*TASK DETAILS*
Print every line of the listing exactly, please.

*RECORD LIST*
## BEGIN
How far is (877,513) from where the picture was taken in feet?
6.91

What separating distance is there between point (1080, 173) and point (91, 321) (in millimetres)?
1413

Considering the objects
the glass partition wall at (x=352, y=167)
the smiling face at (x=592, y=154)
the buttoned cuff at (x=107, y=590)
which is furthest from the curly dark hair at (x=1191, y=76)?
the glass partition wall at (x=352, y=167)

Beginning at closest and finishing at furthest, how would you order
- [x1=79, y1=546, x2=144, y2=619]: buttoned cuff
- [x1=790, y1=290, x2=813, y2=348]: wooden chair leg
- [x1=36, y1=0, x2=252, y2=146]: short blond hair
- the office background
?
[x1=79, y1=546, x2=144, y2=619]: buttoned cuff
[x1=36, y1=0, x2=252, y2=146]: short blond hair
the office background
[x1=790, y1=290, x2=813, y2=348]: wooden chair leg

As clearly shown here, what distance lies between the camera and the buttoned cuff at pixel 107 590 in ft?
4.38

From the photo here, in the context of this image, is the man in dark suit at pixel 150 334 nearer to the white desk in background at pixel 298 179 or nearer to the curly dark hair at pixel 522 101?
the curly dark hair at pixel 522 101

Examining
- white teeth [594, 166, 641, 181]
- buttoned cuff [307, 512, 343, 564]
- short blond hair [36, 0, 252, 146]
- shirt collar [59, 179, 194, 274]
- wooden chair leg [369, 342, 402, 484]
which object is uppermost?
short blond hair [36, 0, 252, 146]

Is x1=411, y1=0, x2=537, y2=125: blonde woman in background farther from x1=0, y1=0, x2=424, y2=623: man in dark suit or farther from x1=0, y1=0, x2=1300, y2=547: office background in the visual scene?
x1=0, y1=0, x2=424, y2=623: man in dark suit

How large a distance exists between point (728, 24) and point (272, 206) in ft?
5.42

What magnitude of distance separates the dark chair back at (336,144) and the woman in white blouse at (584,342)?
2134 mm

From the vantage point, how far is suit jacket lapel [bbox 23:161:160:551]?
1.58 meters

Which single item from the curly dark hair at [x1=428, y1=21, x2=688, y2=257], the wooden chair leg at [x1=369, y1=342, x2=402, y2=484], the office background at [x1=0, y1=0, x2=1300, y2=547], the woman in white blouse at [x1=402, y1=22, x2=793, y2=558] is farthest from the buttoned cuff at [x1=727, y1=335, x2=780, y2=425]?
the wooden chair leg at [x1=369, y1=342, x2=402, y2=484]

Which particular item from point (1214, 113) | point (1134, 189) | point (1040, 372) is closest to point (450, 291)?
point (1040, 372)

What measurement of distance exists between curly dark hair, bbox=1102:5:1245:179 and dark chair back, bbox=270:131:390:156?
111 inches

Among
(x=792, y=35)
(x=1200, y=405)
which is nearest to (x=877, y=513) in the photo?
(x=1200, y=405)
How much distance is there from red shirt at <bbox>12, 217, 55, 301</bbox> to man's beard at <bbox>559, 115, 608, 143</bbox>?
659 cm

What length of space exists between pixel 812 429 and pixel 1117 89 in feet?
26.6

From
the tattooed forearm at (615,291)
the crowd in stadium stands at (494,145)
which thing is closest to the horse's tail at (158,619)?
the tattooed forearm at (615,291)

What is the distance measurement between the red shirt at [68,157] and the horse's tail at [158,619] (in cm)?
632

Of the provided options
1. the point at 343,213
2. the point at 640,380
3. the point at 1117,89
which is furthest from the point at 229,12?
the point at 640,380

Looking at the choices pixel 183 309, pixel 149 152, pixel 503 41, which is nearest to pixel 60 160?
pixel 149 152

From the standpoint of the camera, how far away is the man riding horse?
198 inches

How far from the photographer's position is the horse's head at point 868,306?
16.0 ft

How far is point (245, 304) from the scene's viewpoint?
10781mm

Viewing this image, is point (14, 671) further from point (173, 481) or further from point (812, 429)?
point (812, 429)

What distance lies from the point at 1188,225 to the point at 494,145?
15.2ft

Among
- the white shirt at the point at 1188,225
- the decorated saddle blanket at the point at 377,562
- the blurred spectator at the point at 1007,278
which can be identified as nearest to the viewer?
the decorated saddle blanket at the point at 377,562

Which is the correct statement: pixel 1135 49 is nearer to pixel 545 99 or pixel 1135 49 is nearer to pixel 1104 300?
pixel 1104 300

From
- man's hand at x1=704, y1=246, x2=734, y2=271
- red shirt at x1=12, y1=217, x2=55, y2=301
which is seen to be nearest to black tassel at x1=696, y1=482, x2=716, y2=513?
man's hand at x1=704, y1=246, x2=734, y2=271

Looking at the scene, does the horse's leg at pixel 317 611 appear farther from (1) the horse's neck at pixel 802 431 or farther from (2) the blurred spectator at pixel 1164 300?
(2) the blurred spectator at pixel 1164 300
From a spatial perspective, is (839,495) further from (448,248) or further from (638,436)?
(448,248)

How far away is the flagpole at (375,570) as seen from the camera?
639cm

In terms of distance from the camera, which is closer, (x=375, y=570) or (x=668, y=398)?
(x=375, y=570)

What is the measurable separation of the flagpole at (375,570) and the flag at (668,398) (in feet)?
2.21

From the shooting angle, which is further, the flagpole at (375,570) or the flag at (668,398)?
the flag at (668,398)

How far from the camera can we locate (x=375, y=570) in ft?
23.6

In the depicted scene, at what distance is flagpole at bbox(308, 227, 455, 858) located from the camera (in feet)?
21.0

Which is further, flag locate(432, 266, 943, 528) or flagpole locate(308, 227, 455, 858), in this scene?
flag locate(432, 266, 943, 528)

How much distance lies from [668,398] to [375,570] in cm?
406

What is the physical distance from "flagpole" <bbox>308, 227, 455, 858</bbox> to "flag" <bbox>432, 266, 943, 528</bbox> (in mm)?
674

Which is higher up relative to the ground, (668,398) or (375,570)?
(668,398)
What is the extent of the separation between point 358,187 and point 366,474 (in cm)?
## END
*REPLY*
How far is (877,513) from where the picture was taken in feet?
6.91

What separating distance is there between point (1080, 173) and point (91, 321) (in millimetres)?
1413

Considering the objects
the glass partition wall at (x=352, y=167)
the smiling face at (x=592, y=154)
the buttoned cuff at (x=107, y=590)
which is furthest from the curly dark hair at (x=1191, y=76)?
the glass partition wall at (x=352, y=167)

Beginning at closest and finishing at furthest, how would you order
- [x1=79, y1=546, x2=144, y2=619]: buttoned cuff
- [x1=790, y1=290, x2=813, y2=348]: wooden chair leg
- [x1=36, y1=0, x2=252, y2=146]: short blond hair
- the office background
?
[x1=79, y1=546, x2=144, y2=619]: buttoned cuff
[x1=36, y1=0, x2=252, y2=146]: short blond hair
the office background
[x1=790, y1=290, x2=813, y2=348]: wooden chair leg

As clearly shown here, what distance lies between the camera and the buttoned cuff at pixel 107 590 in ft?
4.38

From the photo here, in the context of this image, is the man in dark suit at pixel 150 334 nearer to the white desk in background at pixel 298 179 or nearer to the curly dark hair at pixel 522 101?
the curly dark hair at pixel 522 101

Examining
- white teeth [594, 166, 641, 181]
- buttoned cuff [307, 512, 343, 564]
- short blond hair [36, 0, 252, 146]
- shirt collar [59, 179, 194, 274]
- wooden chair leg [369, 342, 402, 484]
which object is uppermost?
short blond hair [36, 0, 252, 146]

Is x1=411, y1=0, x2=537, y2=125: blonde woman in background farther from x1=0, y1=0, x2=424, y2=623: man in dark suit or farther from x1=0, y1=0, x2=1300, y2=547: office background in the visual scene?
x1=0, y1=0, x2=424, y2=623: man in dark suit

How large a distance exists between point (728, 24) and point (272, 206) in ft?
5.42

What magnitude of distance separates the dark chair back at (336,144) and the woman in white blouse at (584,342)?
2134 mm

From the vantage point, how far is suit jacket lapel [bbox 23:161:160:551]?
1.58 meters

Which single item from the curly dark hair at [x1=428, y1=21, x2=688, y2=257], the wooden chair leg at [x1=369, y1=342, x2=402, y2=484], the office background at [x1=0, y1=0, x2=1300, y2=547], the woman in white blouse at [x1=402, y1=22, x2=793, y2=558] is farthest from the buttoned cuff at [x1=727, y1=335, x2=780, y2=425]?
the wooden chair leg at [x1=369, y1=342, x2=402, y2=484]

Which particular item from point (1214, 113) | point (1134, 189) | point (1040, 372) is closest to point (450, 291)?
point (1040, 372)

What measurement of distance exists between curly dark hair, bbox=1102:5:1245:179 and dark chair back, bbox=270:131:390:156?
111 inches

Among
(x=792, y=35)
(x=1200, y=405)
which is nearest to (x=877, y=513) in the photo?
(x=1200, y=405)
How much distance is there from red shirt at <bbox>12, 217, 55, 301</bbox> to man's beard at <bbox>559, 115, 608, 143</bbox>?
659 cm

What length of space exists between pixel 812 429 and pixel 1117 89 in feet?
26.6

From
the tattooed forearm at (615,291)
the crowd in stadium stands at (494,145)
which thing is closest to the horse's tail at (158,619)?
the tattooed forearm at (615,291)

What is the distance measurement between the red shirt at [68,157] and the horse's tail at [158,619] (in cm)?
632

Of the provided options
1. the point at 343,213
2. the point at 640,380
3. the point at 1117,89
which is furthest from the point at 229,12?
the point at 640,380

Looking at the choices pixel 183 309, pixel 149 152, pixel 503 41, which is nearest to pixel 60 160?
pixel 149 152

From the standpoint of the camera, how far away is the man riding horse?
198 inches

How far from the photographer's position is the horse's head at point 868,306?
16.0 ft

How far is point (245, 304) from the scene's viewpoint?
10781mm

Viewing this image, is point (14, 671) further from point (173, 481) or further from point (812, 429)?
point (812, 429)

What distance lies from the point at 1188,225 to the point at 494,145?
15.2ft

Among
- the white shirt at the point at 1188,225
- the decorated saddle blanket at the point at 377,562
- the blurred spectator at the point at 1007,278
which can be identified as nearest to the viewer?
the decorated saddle blanket at the point at 377,562

Which is the correct statement: pixel 1135 49 is nearer to pixel 545 99 or pixel 1135 49 is nearer to pixel 1104 300?
pixel 1104 300

From
- man's hand at x1=704, y1=246, x2=734, y2=271
- red shirt at x1=12, y1=217, x2=55, y2=301
which is seen to be nearest to black tassel at x1=696, y1=482, x2=716, y2=513?
man's hand at x1=704, y1=246, x2=734, y2=271

Looking at the scene, does the horse's leg at pixel 317 611 appear farther from (1) the horse's neck at pixel 802 431 or farther from (2) the blurred spectator at pixel 1164 300?
(2) the blurred spectator at pixel 1164 300
From a spatial perspective, is (839,495) further from (448,248) or further from (638,436)?
(448,248)

How far away is the flagpole at (375,570) as seen from the camera?
639cm

In terms of distance from the camera, which is closer, (x=375, y=570) or (x=668, y=398)?
(x=375, y=570)

What is the measurable separation of the flagpole at (375,570) and the flag at (668,398) (in feet)?
2.21

From the shooting angle, which is further, the flagpole at (375,570) or the flag at (668,398)?
the flag at (668,398)

How far from the camera can we locate (x=375, y=570) in ft?
23.6

In the depicted scene, at what distance is flagpole at bbox(308, 227, 455, 858) located from the camera (in feet)?
21.0

Which is further, flag locate(432, 266, 943, 528) or flagpole locate(308, 227, 455, 858), in this scene?
flag locate(432, 266, 943, 528)

How much distance lies from [668,398] to [375,570] in cm?
406

What is the physical distance from "flagpole" <bbox>308, 227, 455, 858</bbox> to "flag" <bbox>432, 266, 943, 528</bbox> (in mm)?
674

Which is higher up relative to the ground, (668,398) or (375,570)?
(668,398)
What is the extent of the separation between point 358,187 and point 366,474 (in cm)?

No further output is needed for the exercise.